Here’s how the allocation process will work for the Democrats, based on national party rules.
In Maine, 24 pledged delegates are up for grabs in the state on Tuesday. They will be allocated proportionally based on outcomes in three different jurisdictions: nine delegates are based on the vote totals in the 1st District, seven are based on the totals in the 2nd District and the remaining eight are based on the state’s overall results.
The most important rule is a threshold: Candidates are only eligible for delegates in each jurisdiction if they receive at least 15 percent of the vote there.
For example, the only poll of the Maine race released this year, by Colby College, had Vermont Sen. Bernie Sanders with 25 percent of votes and former Mayor Pete Buttigieg of South Bend, Indiana, receiving 16 percent. No other candidates made the 15 percent threshold.
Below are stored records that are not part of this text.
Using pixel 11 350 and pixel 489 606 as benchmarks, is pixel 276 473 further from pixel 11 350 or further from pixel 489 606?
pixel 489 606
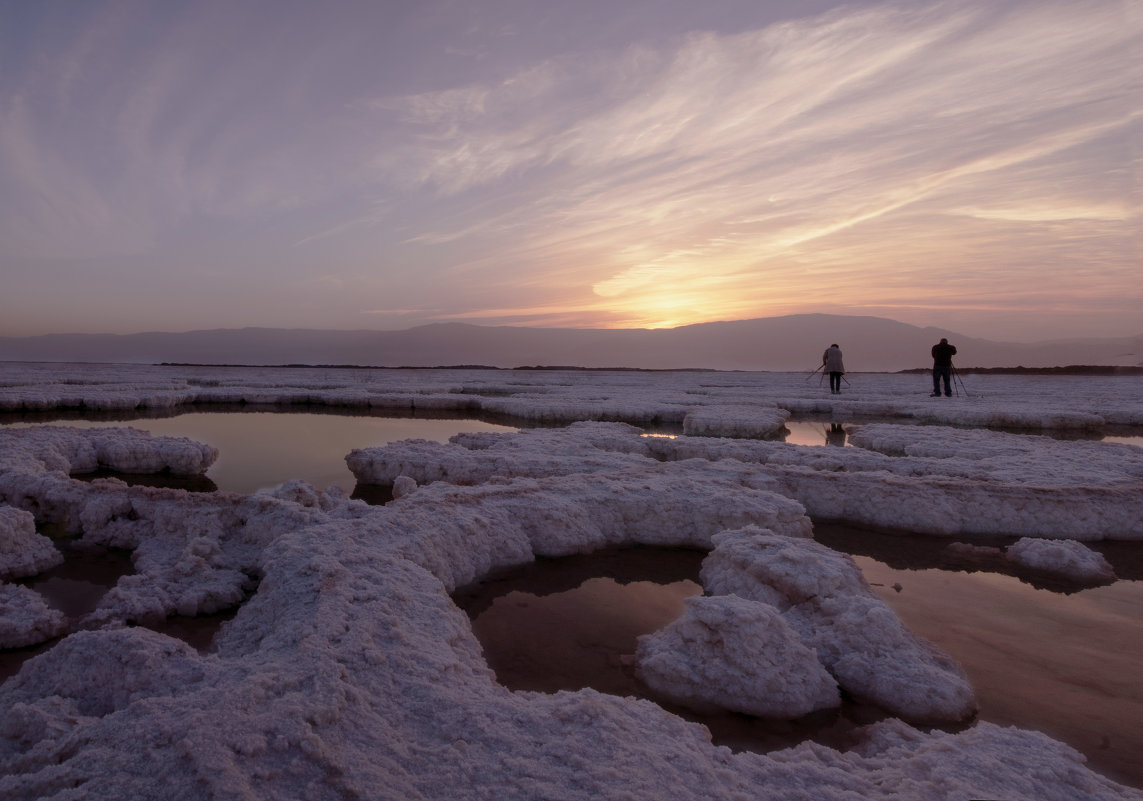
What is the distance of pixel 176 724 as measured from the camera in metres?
2.13

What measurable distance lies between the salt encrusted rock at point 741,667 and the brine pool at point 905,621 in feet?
0.28

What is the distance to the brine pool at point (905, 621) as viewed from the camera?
2912 mm

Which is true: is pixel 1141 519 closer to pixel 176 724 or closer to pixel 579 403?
pixel 176 724

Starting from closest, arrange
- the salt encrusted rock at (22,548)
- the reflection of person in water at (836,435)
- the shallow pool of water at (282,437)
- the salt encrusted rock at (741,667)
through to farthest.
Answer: the salt encrusted rock at (741,667), the salt encrusted rock at (22,548), the shallow pool of water at (282,437), the reflection of person in water at (836,435)

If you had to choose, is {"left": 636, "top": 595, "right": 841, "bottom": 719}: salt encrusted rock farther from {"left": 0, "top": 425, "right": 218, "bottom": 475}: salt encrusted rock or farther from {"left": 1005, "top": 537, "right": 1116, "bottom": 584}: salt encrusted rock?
{"left": 0, "top": 425, "right": 218, "bottom": 475}: salt encrusted rock

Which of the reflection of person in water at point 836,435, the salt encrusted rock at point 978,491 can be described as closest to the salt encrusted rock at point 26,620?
the salt encrusted rock at point 978,491

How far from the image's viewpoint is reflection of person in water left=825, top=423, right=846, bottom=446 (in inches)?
468

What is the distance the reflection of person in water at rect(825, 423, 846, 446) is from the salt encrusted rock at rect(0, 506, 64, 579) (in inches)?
459

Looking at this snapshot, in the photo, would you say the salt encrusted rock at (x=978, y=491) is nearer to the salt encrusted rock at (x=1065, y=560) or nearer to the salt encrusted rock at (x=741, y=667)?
the salt encrusted rock at (x=1065, y=560)

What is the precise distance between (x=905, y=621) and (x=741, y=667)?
5.47 feet

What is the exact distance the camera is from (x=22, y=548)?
15.2ft

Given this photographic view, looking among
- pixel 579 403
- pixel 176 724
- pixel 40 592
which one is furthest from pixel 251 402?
pixel 176 724

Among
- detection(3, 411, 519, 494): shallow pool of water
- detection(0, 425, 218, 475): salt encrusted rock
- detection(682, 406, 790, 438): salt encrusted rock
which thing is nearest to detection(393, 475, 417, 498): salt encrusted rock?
detection(3, 411, 519, 494): shallow pool of water

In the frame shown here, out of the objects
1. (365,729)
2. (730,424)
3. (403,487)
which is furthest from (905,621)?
(730,424)
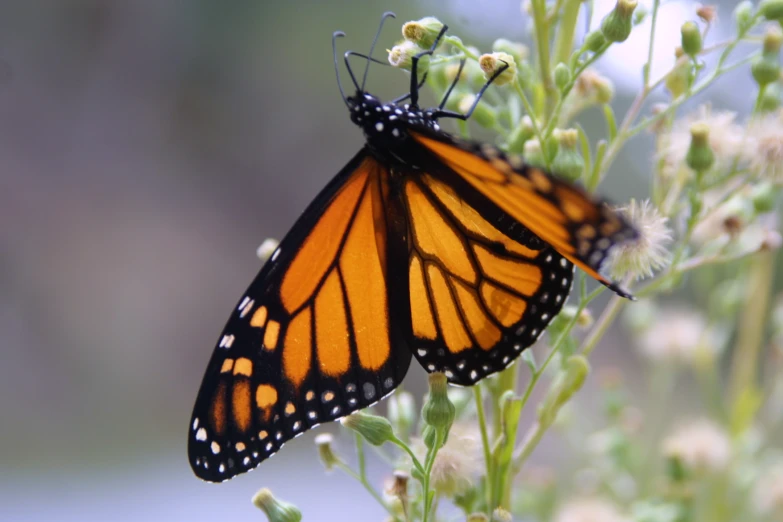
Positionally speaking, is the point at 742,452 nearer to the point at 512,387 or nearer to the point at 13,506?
the point at 512,387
If those results held and Sanders and Buttigieg both received equal proportions of votes in both districts, Sanders would come away with 14 delegates and Buttigieg would get 10 delegates. The outcome would change if results varied by congressional district or more candidates finished above the 15 percent threshold.
Also complicating matters is that the four Democrats who qualified for the Maine ballot before dropping out — New Jersey Sen. Cory Booker, former Massachusetts Gov. Deval Patrick, billionaire Tom Steyer, tech entrepreneur Andrew Yang and author Marianne Williamson — remain on the ballot. Votes for them will count and that could affect candidates who remain close to the threshold.
Eight other big-name Maine Democrats will be superdelegates to the national convention who could hold crucial votes. Maine will also send another eight superdelegates to the Democratic National Convention in Milwaukee this summer, though Maine Democrats voted in 2016 to require superdelegates to allocate their votes proportionately based on state’s results.
Superdelegates come into play if no candidate has a majority of pledged delegates going into the convention. Maine’s superdelegates include Gov. Janet Mills, U.S. Reps. Chellie Pingree of the 1st District and Jared Golden of the 2nd District, and former U.S. Senate Majority Leader George Mitchell in addition to officials elected by the party.
There will not be ranked-choice voting in this election. Although the Legislature passed a bill last year to implement ranked-choice voting for presidential elections, Gov. Janet Mills held the bill until January before allowing it to pass without her signature. It will not take effect until later this year, but it would apply to presidential primaries starting in 2024.
Ranked-choice voting will be in play for the general election unless the Maine Republican Party gathers enough signatures to force a people’s veto vote on the law, in which case its implementation would further be delayed pending the outcome of a referendum in November.